List every username that appears as a poster in the hunting club forum thread below, each name once.

Text>
* * * *

# Club in Stewart Co Ga looking for new members



## firemandoug (Jun 15, 2012)

Middle GA Sportsman's Club is looking for new members.  We have 2500 acres located about 3 miles from Florence State Marina and Providence Canyon State park. Lots of deer,hogs and other critters running property.  Camp has water,electricity, and sewer hookups.  $1100.00 includes family. Family friendly club, we want to pass on the hunting legacy to the young ones. On site deer cooler next to skinning shed.  Land was select cut last year, so lots of open areas.  Grassy creek runs through property and has many smaller creeks that run off of it through property.  100 yard shooting range. Great membership, like a second family, Would love to show off property and let it sell the club. PM if interested.  We need 3-4 members to replace members that left club due to travel distance.


----------



## badger (Jun 16, 2012)

This property deserves a good look. Beautiful area. I've been a member for five years, best club I've ever been a part of. Pretty good turkey population too.


----------



## Jriley (Jun 16, 2012)

It's a great club. I second everything that has been said.


----------



## firemandoug (Jun 21, 2012)

Tttt


----------



## firemandoug (Jun 26, 2012)

Ttt


----------



## badger (Jul 1, 2012)

Still three slots open.


----------



## firemandoug (Jul 20, 2012)

Ttt


----------



## badger (Jul 29, 2012)

Up. Pm me for info if interested. Still some memberships available. Awesome property.


----------



## mainframe142 (Aug 9, 2012)

how many memeber are in this club total ?


----------



## wcannon (Aug 19, 2012)

30 total


----------



## badger (Aug 22, 2012)

wcannon said:


> 30 total



About two thirds are regular hunters, so the woods aren't crowded.

Some photos:





















Yes, we do have hogs too...........

























Really good group that we have, great campground, well water, power & camper hookups.


----------



## firemandoug (Aug 22, 2012)

Still have room for 4 more members. Lots of great hunting spots left ,  PM if interested.


----------



## badger (Aug 23, 2012)

Ttt


----------



## badger (Aug 27, 2012)

Ttt


----------



## badger (Aug 29, 2012)

Ttt


----------



## wcannon (Sep 3, 2012)

Ttt


----------



## badger (Sep 25, 2012)

Still a couple of open spots.


----------



## wcannon (Mar 3, 2013)

ttt


----------



## firemandoug (Mar 10, 2013)

Ttt


----------



## gibby37 (Mar 11, 2013)

*interested*

used to hunt in stewart county, interested if there are still openings


----------



## wcannon (Mar 21, 2013)

We still have spots and will be showing the property this weekend


----------



## wcannon (May 26, 2013)

ttt


----------



## monty2430 (Jun 27, 2013)

I know this is an older post, do you have any current openings? Have 2 looking for lease in the area. Thanks!


----------



## wcannon (Jul 2, 2013)

* * * *

Annotation records:

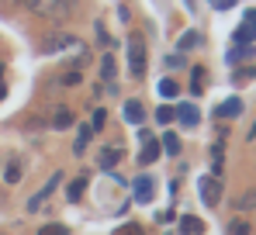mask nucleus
Masks as SVG:
<instances>
[{
  "instance_id": "f257e3e1",
  "label": "nucleus",
  "mask_w": 256,
  "mask_h": 235,
  "mask_svg": "<svg viewBox=\"0 0 256 235\" xmlns=\"http://www.w3.org/2000/svg\"><path fill=\"white\" fill-rule=\"evenodd\" d=\"M21 7H28L32 14H38V18H48V21H56V18H66V4L62 0H18Z\"/></svg>"
},
{
  "instance_id": "f03ea898",
  "label": "nucleus",
  "mask_w": 256,
  "mask_h": 235,
  "mask_svg": "<svg viewBox=\"0 0 256 235\" xmlns=\"http://www.w3.org/2000/svg\"><path fill=\"white\" fill-rule=\"evenodd\" d=\"M128 73H132L135 80L146 73V45H142L138 35H132V38H128Z\"/></svg>"
},
{
  "instance_id": "7ed1b4c3",
  "label": "nucleus",
  "mask_w": 256,
  "mask_h": 235,
  "mask_svg": "<svg viewBox=\"0 0 256 235\" xmlns=\"http://www.w3.org/2000/svg\"><path fill=\"white\" fill-rule=\"evenodd\" d=\"M138 142H142V149H138V162H142V166H152V162L160 159V152H163V149H160V138H152L149 132H138Z\"/></svg>"
},
{
  "instance_id": "20e7f679",
  "label": "nucleus",
  "mask_w": 256,
  "mask_h": 235,
  "mask_svg": "<svg viewBox=\"0 0 256 235\" xmlns=\"http://www.w3.org/2000/svg\"><path fill=\"white\" fill-rule=\"evenodd\" d=\"M198 190H201V200H204L208 208H214V204L222 200V180H218V176H201V180H198Z\"/></svg>"
},
{
  "instance_id": "39448f33",
  "label": "nucleus",
  "mask_w": 256,
  "mask_h": 235,
  "mask_svg": "<svg viewBox=\"0 0 256 235\" xmlns=\"http://www.w3.org/2000/svg\"><path fill=\"white\" fill-rule=\"evenodd\" d=\"M132 190H135V200H138V204H149L152 194H156V184H152V176H138V180L132 184Z\"/></svg>"
},
{
  "instance_id": "423d86ee",
  "label": "nucleus",
  "mask_w": 256,
  "mask_h": 235,
  "mask_svg": "<svg viewBox=\"0 0 256 235\" xmlns=\"http://www.w3.org/2000/svg\"><path fill=\"white\" fill-rule=\"evenodd\" d=\"M62 48H84L73 35H52V38L42 45V52H62Z\"/></svg>"
},
{
  "instance_id": "0eeeda50",
  "label": "nucleus",
  "mask_w": 256,
  "mask_h": 235,
  "mask_svg": "<svg viewBox=\"0 0 256 235\" xmlns=\"http://www.w3.org/2000/svg\"><path fill=\"white\" fill-rule=\"evenodd\" d=\"M59 180H62V176L56 173V176H52V180L45 184L42 190H38V194H35V197H32V200H28V211H38V208H42V204H45V197H48V194H52V190H56V187H59Z\"/></svg>"
},
{
  "instance_id": "6e6552de",
  "label": "nucleus",
  "mask_w": 256,
  "mask_h": 235,
  "mask_svg": "<svg viewBox=\"0 0 256 235\" xmlns=\"http://www.w3.org/2000/svg\"><path fill=\"white\" fill-rule=\"evenodd\" d=\"M198 108H194V104H180V108H176V121H180V124H184V128H194V124H198Z\"/></svg>"
},
{
  "instance_id": "1a4fd4ad",
  "label": "nucleus",
  "mask_w": 256,
  "mask_h": 235,
  "mask_svg": "<svg viewBox=\"0 0 256 235\" xmlns=\"http://www.w3.org/2000/svg\"><path fill=\"white\" fill-rule=\"evenodd\" d=\"M142 118H146L142 100H125V121L128 124H142Z\"/></svg>"
},
{
  "instance_id": "9d476101",
  "label": "nucleus",
  "mask_w": 256,
  "mask_h": 235,
  "mask_svg": "<svg viewBox=\"0 0 256 235\" xmlns=\"http://www.w3.org/2000/svg\"><path fill=\"white\" fill-rule=\"evenodd\" d=\"M242 114V100L239 97H228L225 104H218V118H239Z\"/></svg>"
},
{
  "instance_id": "9b49d317",
  "label": "nucleus",
  "mask_w": 256,
  "mask_h": 235,
  "mask_svg": "<svg viewBox=\"0 0 256 235\" xmlns=\"http://www.w3.org/2000/svg\"><path fill=\"white\" fill-rule=\"evenodd\" d=\"M253 56H256V48H253V45H236V48L228 52V62H232V66H239V62L253 59Z\"/></svg>"
},
{
  "instance_id": "f8f14e48",
  "label": "nucleus",
  "mask_w": 256,
  "mask_h": 235,
  "mask_svg": "<svg viewBox=\"0 0 256 235\" xmlns=\"http://www.w3.org/2000/svg\"><path fill=\"white\" fill-rule=\"evenodd\" d=\"M180 232L184 235H201L204 232V222H198L194 214H184V218H180Z\"/></svg>"
},
{
  "instance_id": "ddd939ff",
  "label": "nucleus",
  "mask_w": 256,
  "mask_h": 235,
  "mask_svg": "<svg viewBox=\"0 0 256 235\" xmlns=\"http://www.w3.org/2000/svg\"><path fill=\"white\" fill-rule=\"evenodd\" d=\"M90 138H94V128H90V124H80V135H76V142H73V152H76V156H84Z\"/></svg>"
},
{
  "instance_id": "4468645a",
  "label": "nucleus",
  "mask_w": 256,
  "mask_h": 235,
  "mask_svg": "<svg viewBox=\"0 0 256 235\" xmlns=\"http://www.w3.org/2000/svg\"><path fill=\"white\" fill-rule=\"evenodd\" d=\"M160 149H163V152H170V156H180V138H176L173 132H166V135L160 138Z\"/></svg>"
},
{
  "instance_id": "2eb2a0df",
  "label": "nucleus",
  "mask_w": 256,
  "mask_h": 235,
  "mask_svg": "<svg viewBox=\"0 0 256 235\" xmlns=\"http://www.w3.org/2000/svg\"><path fill=\"white\" fill-rule=\"evenodd\" d=\"M70 124H73V111L70 108H59L52 114V128H70Z\"/></svg>"
},
{
  "instance_id": "dca6fc26",
  "label": "nucleus",
  "mask_w": 256,
  "mask_h": 235,
  "mask_svg": "<svg viewBox=\"0 0 256 235\" xmlns=\"http://www.w3.org/2000/svg\"><path fill=\"white\" fill-rule=\"evenodd\" d=\"M118 159H122V149H104L97 162H100V170H111V166H114Z\"/></svg>"
},
{
  "instance_id": "f3484780",
  "label": "nucleus",
  "mask_w": 256,
  "mask_h": 235,
  "mask_svg": "<svg viewBox=\"0 0 256 235\" xmlns=\"http://www.w3.org/2000/svg\"><path fill=\"white\" fill-rule=\"evenodd\" d=\"M176 94H180V86H176V80H160V97H166V100H173V97H176Z\"/></svg>"
},
{
  "instance_id": "a211bd4d",
  "label": "nucleus",
  "mask_w": 256,
  "mask_h": 235,
  "mask_svg": "<svg viewBox=\"0 0 256 235\" xmlns=\"http://www.w3.org/2000/svg\"><path fill=\"white\" fill-rule=\"evenodd\" d=\"M100 80H104V83L114 80V56H104V59H100Z\"/></svg>"
},
{
  "instance_id": "6ab92c4d",
  "label": "nucleus",
  "mask_w": 256,
  "mask_h": 235,
  "mask_svg": "<svg viewBox=\"0 0 256 235\" xmlns=\"http://www.w3.org/2000/svg\"><path fill=\"white\" fill-rule=\"evenodd\" d=\"M114 235H146V228L138 225V222H125V225H118Z\"/></svg>"
},
{
  "instance_id": "aec40b11",
  "label": "nucleus",
  "mask_w": 256,
  "mask_h": 235,
  "mask_svg": "<svg viewBox=\"0 0 256 235\" xmlns=\"http://www.w3.org/2000/svg\"><path fill=\"white\" fill-rule=\"evenodd\" d=\"M253 28H250V24H239V28H236V45H250V42H253Z\"/></svg>"
},
{
  "instance_id": "412c9836",
  "label": "nucleus",
  "mask_w": 256,
  "mask_h": 235,
  "mask_svg": "<svg viewBox=\"0 0 256 235\" xmlns=\"http://www.w3.org/2000/svg\"><path fill=\"white\" fill-rule=\"evenodd\" d=\"M4 180H7V184H18V180H21V162H14V159H10V162H7V170H4Z\"/></svg>"
},
{
  "instance_id": "4be33fe9",
  "label": "nucleus",
  "mask_w": 256,
  "mask_h": 235,
  "mask_svg": "<svg viewBox=\"0 0 256 235\" xmlns=\"http://www.w3.org/2000/svg\"><path fill=\"white\" fill-rule=\"evenodd\" d=\"M250 208H256V190H246V194L236 200V211H250Z\"/></svg>"
},
{
  "instance_id": "5701e85b",
  "label": "nucleus",
  "mask_w": 256,
  "mask_h": 235,
  "mask_svg": "<svg viewBox=\"0 0 256 235\" xmlns=\"http://www.w3.org/2000/svg\"><path fill=\"white\" fill-rule=\"evenodd\" d=\"M194 45H201V35H198V32L180 35V52H187V48H194Z\"/></svg>"
},
{
  "instance_id": "b1692460",
  "label": "nucleus",
  "mask_w": 256,
  "mask_h": 235,
  "mask_svg": "<svg viewBox=\"0 0 256 235\" xmlns=\"http://www.w3.org/2000/svg\"><path fill=\"white\" fill-rule=\"evenodd\" d=\"M232 80H236V83H250V80H256V66H246V70H236V73H232Z\"/></svg>"
},
{
  "instance_id": "393cba45",
  "label": "nucleus",
  "mask_w": 256,
  "mask_h": 235,
  "mask_svg": "<svg viewBox=\"0 0 256 235\" xmlns=\"http://www.w3.org/2000/svg\"><path fill=\"white\" fill-rule=\"evenodd\" d=\"M38 235H70V228H66V225H59V222H52V225H42Z\"/></svg>"
},
{
  "instance_id": "a878e982",
  "label": "nucleus",
  "mask_w": 256,
  "mask_h": 235,
  "mask_svg": "<svg viewBox=\"0 0 256 235\" xmlns=\"http://www.w3.org/2000/svg\"><path fill=\"white\" fill-rule=\"evenodd\" d=\"M84 190H86V180H73L66 194H70V200H80V197H84Z\"/></svg>"
},
{
  "instance_id": "bb28decb",
  "label": "nucleus",
  "mask_w": 256,
  "mask_h": 235,
  "mask_svg": "<svg viewBox=\"0 0 256 235\" xmlns=\"http://www.w3.org/2000/svg\"><path fill=\"white\" fill-rule=\"evenodd\" d=\"M228 235H250V222H242V218H236V222L228 225Z\"/></svg>"
},
{
  "instance_id": "cd10ccee",
  "label": "nucleus",
  "mask_w": 256,
  "mask_h": 235,
  "mask_svg": "<svg viewBox=\"0 0 256 235\" xmlns=\"http://www.w3.org/2000/svg\"><path fill=\"white\" fill-rule=\"evenodd\" d=\"M173 118H176V111H173V108H166V104H163V108L156 111V121H160V124H170Z\"/></svg>"
},
{
  "instance_id": "c85d7f7f",
  "label": "nucleus",
  "mask_w": 256,
  "mask_h": 235,
  "mask_svg": "<svg viewBox=\"0 0 256 235\" xmlns=\"http://www.w3.org/2000/svg\"><path fill=\"white\" fill-rule=\"evenodd\" d=\"M166 66H170V70H180V66H184V56H180V52L166 56Z\"/></svg>"
},
{
  "instance_id": "c756f323",
  "label": "nucleus",
  "mask_w": 256,
  "mask_h": 235,
  "mask_svg": "<svg viewBox=\"0 0 256 235\" xmlns=\"http://www.w3.org/2000/svg\"><path fill=\"white\" fill-rule=\"evenodd\" d=\"M104 121H108V114H104V111H94V121H90V128L97 132V128H104Z\"/></svg>"
},
{
  "instance_id": "7c9ffc66",
  "label": "nucleus",
  "mask_w": 256,
  "mask_h": 235,
  "mask_svg": "<svg viewBox=\"0 0 256 235\" xmlns=\"http://www.w3.org/2000/svg\"><path fill=\"white\" fill-rule=\"evenodd\" d=\"M62 83H70V86H76V83H80V73H76V70H73V73H66V76H62Z\"/></svg>"
},
{
  "instance_id": "2f4dec72",
  "label": "nucleus",
  "mask_w": 256,
  "mask_h": 235,
  "mask_svg": "<svg viewBox=\"0 0 256 235\" xmlns=\"http://www.w3.org/2000/svg\"><path fill=\"white\" fill-rule=\"evenodd\" d=\"M242 24H250V28L256 32V10H246V21H242Z\"/></svg>"
},
{
  "instance_id": "473e14b6",
  "label": "nucleus",
  "mask_w": 256,
  "mask_h": 235,
  "mask_svg": "<svg viewBox=\"0 0 256 235\" xmlns=\"http://www.w3.org/2000/svg\"><path fill=\"white\" fill-rule=\"evenodd\" d=\"M232 4H239V0H214V7H218V10H228Z\"/></svg>"
},
{
  "instance_id": "72a5a7b5",
  "label": "nucleus",
  "mask_w": 256,
  "mask_h": 235,
  "mask_svg": "<svg viewBox=\"0 0 256 235\" xmlns=\"http://www.w3.org/2000/svg\"><path fill=\"white\" fill-rule=\"evenodd\" d=\"M62 4H66V7H70V4H76V0H62Z\"/></svg>"
}]
</instances>
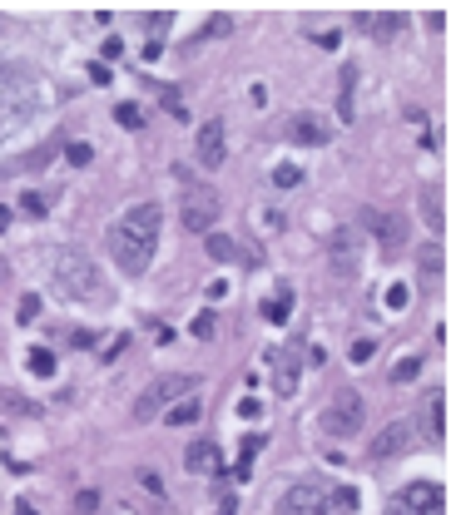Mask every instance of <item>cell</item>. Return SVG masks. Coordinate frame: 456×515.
<instances>
[{
	"instance_id": "f546056e",
	"label": "cell",
	"mask_w": 456,
	"mask_h": 515,
	"mask_svg": "<svg viewBox=\"0 0 456 515\" xmlns=\"http://www.w3.org/2000/svg\"><path fill=\"white\" fill-rule=\"evenodd\" d=\"M273 183H278V189H293V183H303V169L283 163V169H273Z\"/></svg>"
},
{
	"instance_id": "277c9868",
	"label": "cell",
	"mask_w": 456,
	"mask_h": 515,
	"mask_svg": "<svg viewBox=\"0 0 456 515\" xmlns=\"http://www.w3.org/2000/svg\"><path fill=\"white\" fill-rule=\"evenodd\" d=\"M362 411H367V401H362L352 386H342L338 397L327 401V411H322V431H327L333 441H352V436L362 431Z\"/></svg>"
},
{
	"instance_id": "52a82bcc",
	"label": "cell",
	"mask_w": 456,
	"mask_h": 515,
	"mask_svg": "<svg viewBox=\"0 0 456 515\" xmlns=\"http://www.w3.org/2000/svg\"><path fill=\"white\" fill-rule=\"evenodd\" d=\"M357 248L362 243H357L352 228H338L333 238H327V273H333L338 282H347L352 273H357Z\"/></svg>"
},
{
	"instance_id": "ee69618b",
	"label": "cell",
	"mask_w": 456,
	"mask_h": 515,
	"mask_svg": "<svg viewBox=\"0 0 456 515\" xmlns=\"http://www.w3.org/2000/svg\"><path fill=\"white\" fill-rule=\"evenodd\" d=\"M233 510H238V505H233V496H223V501H218V515H233Z\"/></svg>"
},
{
	"instance_id": "2e32d148",
	"label": "cell",
	"mask_w": 456,
	"mask_h": 515,
	"mask_svg": "<svg viewBox=\"0 0 456 515\" xmlns=\"http://www.w3.org/2000/svg\"><path fill=\"white\" fill-rule=\"evenodd\" d=\"M278 372H273V391L278 397H293L298 391V352H278Z\"/></svg>"
},
{
	"instance_id": "4fadbf2b",
	"label": "cell",
	"mask_w": 456,
	"mask_h": 515,
	"mask_svg": "<svg viewBox=\"0 0 456 515\" xmlns=\"http://www.w3.org/2000/svg\"><path fill=\"white\" fill-rule=\"evenodd\" d=\"M362 30L377 40V45H392V40L407 30V15H402V10H367V15H362Z\"/></svg>"
},
{
	"instance_id": "3957f363",
	"label": "cell",
	"mask_w": 456,
	"mask_h": 515,
	"mask_svg": "<svg viewBox=\"0 0 456 515\" xmlns=\"http://www.w3.org/2000/svg\"><path fill=\"white\" fill-rule=\"evenodd\" d=\"M194 386H199L194 372H169V377L149 382V386L139 391V401H134V421H154V417H164V411H169V401H183Z\"/></svg>"
},
{
	"instance_id": "7c38bea8",
	"label": "cell",
	"mask_w": 456,
	"mask_h": 515,
	"mask_svg": "<svg viewBox=\"0 0 456 515\" xmlns=\"http://www.w3.org/2000/svg\"><path fill=\"white\" fill-rule=\"evenodd\" d=\"M288 139L303 144V149H318V144L333 139V124L318 119V114H293V119H288Z\"/></svg>"
},
{
	"instance_id": "cb8c5ba5",
	"label": "cell",
	"mask_w": 456,
	"mask_h": 515,
	"mask_svg": "<svg viewBox=\"0 0 456 515\" xmlns=\"http://www.w3.org/2000/svg\"><path fill=\"white\" fill-rule=\"evenodd\" d=\"M327 510H357V490H352V486H338L333 496H327Z\"/></svg>"
},
{
	"instance_id": "f1b7e54d",
	"label": "cell",
	"mask_w": 456,
	"mask_h": 515,
	"mask_svg": "<svg viewBox=\"0 0 456 515\" xmlns=\"http://www.w3.org/2000/svg\"><path fill=\"white\" fill-rule=\"evenodd\" d=\"M65 159L75 163V169H85V163L94 159V149H90V144H79V139H75V144H65Z\"/></svg>"
},
{
	"instance_id": "603a6c76",
	"label": "cell",
	"mask_w": 456,
	"mask_h": 515,
	"mask_svg": "<svg viewBox=\"0 0 456 515\" xmlns=\"http://www.w3.org/2000/svg\"><path fill=\"white\" fill-rule=\"evenodd\" d=\"M422 273H427V282L442 278V248H437V243H427V248H422Z\"/></svg>"
},
{
	"instance_id": "c3c4849f",
	"label": "cell",
	"mask_w": 456,
	"mask_h": 515,
	"mask_svg": "<svg viewBox=\"0 0 456 515\" xmlns=\"http://www.w3.org/2000/svg\"><path fill=\"white\" fill-rule=\"evenodd\" d=\"M0 228H10V209H0Z\"/></svg>"
},
{
	"instance_id": "8fae6325",
	"label": "cell",
	"mask_w": 456,
	"mask_h": 515,
	"mask_svg": "<svg viewBox=\"0 0 456 515\" xmlns=\"http://www.w3.org/2000/svg\"><path fill=\"white\" fill-rule=\"evenodd\" d=\"M194 154H199V163H203V169H218V163L228 159V134H223V124H218V119H209V124L199 129Z\"/></svg>"
},
{
	"instance_id": "4316f807",
	"label": "cell",
	"mask_w": 456,
	"mask_h": 515,
	"mask_svg": "<svg viewBox=\"0 0 456 515\" xmlns=\"http://www.w3.org/2000/svg\"><path fill=\"white\" fill-rule=\"evenodd\" d=\"M417 372H422V357H402L397 367H392V382H411Z\"/></svg>"
},
{
	"instance_id": "f35d334b",
	"label": "cell",
	"mask_w": 456,
	"mask_h": 515,
	"mask_svg": "<svg viewBox=\"0 0 456 515\" xmlns=\"http://www.w3.org/2000/svg\"><path fill=\"white\" fill-rule=\"evenodd\" d=\"M90 79H94V85H110V65H105V60H99V65H90Z\"/></svg>"
},
{
	"instance_id": "836d02e7",
	"label": "cell",
	"mask_w": 456,
	"mask_h": 515,
	"mask_svg": "<svg viewBox=\"0 0 456 515\" xmlns=\"http://www.w3.org/2000/svg\"><path fill=\"white\" fill-rule=\"evenodd\" d=\"M228 30H233V20H228V15H214L209 25H203V35H228ZM203 35H199V40H203Z\"/></svg>"
},
{
	"instance_id": "d590c367",
	"label": "cell",
	"mask_w": 456,
	"mask_h": 515,
	"mask_svg": "<svg viewBox=\"0 0 456 515\" xmlns=\"http://www.w3.org/2000/svg\"><path fill=\"white\" fill-rule=\"evenodd\" d=\"M372 352H377V347H372V337H362V342H352V362H372Z\"/></svg>"
},
{
	"instance_id": "9a60e30c",
	"label": "cell",
	"mask_w": 456,
	"mask_h": 515,
	"mask_svg": "<svg viewBox=\"0 0 456 515\" xmlns=\"http://www.w3.org/2000/svg\"><path fill=\"white\" fill-rule=\"evenodd\" d=\"M427 436L431 441H446V391H427Z\"/></svg>"
},
{
	"instance_id": "7bdbcfd3",
	"label": "cell",
	"mask_w": 456,
	"mask_h": 515,
	"mask_svg": "<svg viewBox=\"0 0 456 515\" xmlns=\"http://www.w3.org/2000/svg\"><path fill=\"white\" fill-rule=\"evenodd\" d=\"M70 342H75V347H94V332H85V327H79V332H70Z\"/></svg>"
},
{
	"instance_id": "484cf974",
	"label": "cell",
	"mask_w": 456,
	"mask_h": 515,
	"mask_svg": "<svg viewBox=\"0 0 456 515\" xmlns=\"http://www.w3.org/2000/svg\"><path fill=\"white\" fill-rule=\"evenodd\" d=\"M114 119H119L124 129H139V124H144V109H139V105H114Z\"/></svg>"
},
{
	"instance_id": "8d00e7d4",
	"label": "cell",
	"mask_w": 456,
	"mask_h": 515,
	"mask_svg": "<svg viewBox=\"0 0 456 515\" xmlns=\"http://www.w3.org/2000/svg\"><path fill=\"white\" fill-rule=\"evenodd\" d=\"M263 441H268V436H258V431H253V436H243V461H253L258 451H263Z\"/></svg>"
},
{
	"instance_id": "74e56055",
	"label": "cell",
	"mask_w": 456,
	"mask_h": 515,
	"mask_svg": "<svg viewBox=\"0 0 456 515\" xmlns=\"http://www.w3.org/2000/svg\"><path fill=\"white\" fill-rule=\"evenodd\" d=\"M258 411H263V401H253V397H243V401H238V417H243V421H253Z\"/></svg>"
},
{
	"instance_id": "d6986e66",
	"label": "cell",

* * * *

Full answer>
firemandoug
badger
Jriley
mainframe142
wcannon
gibby37
monty2430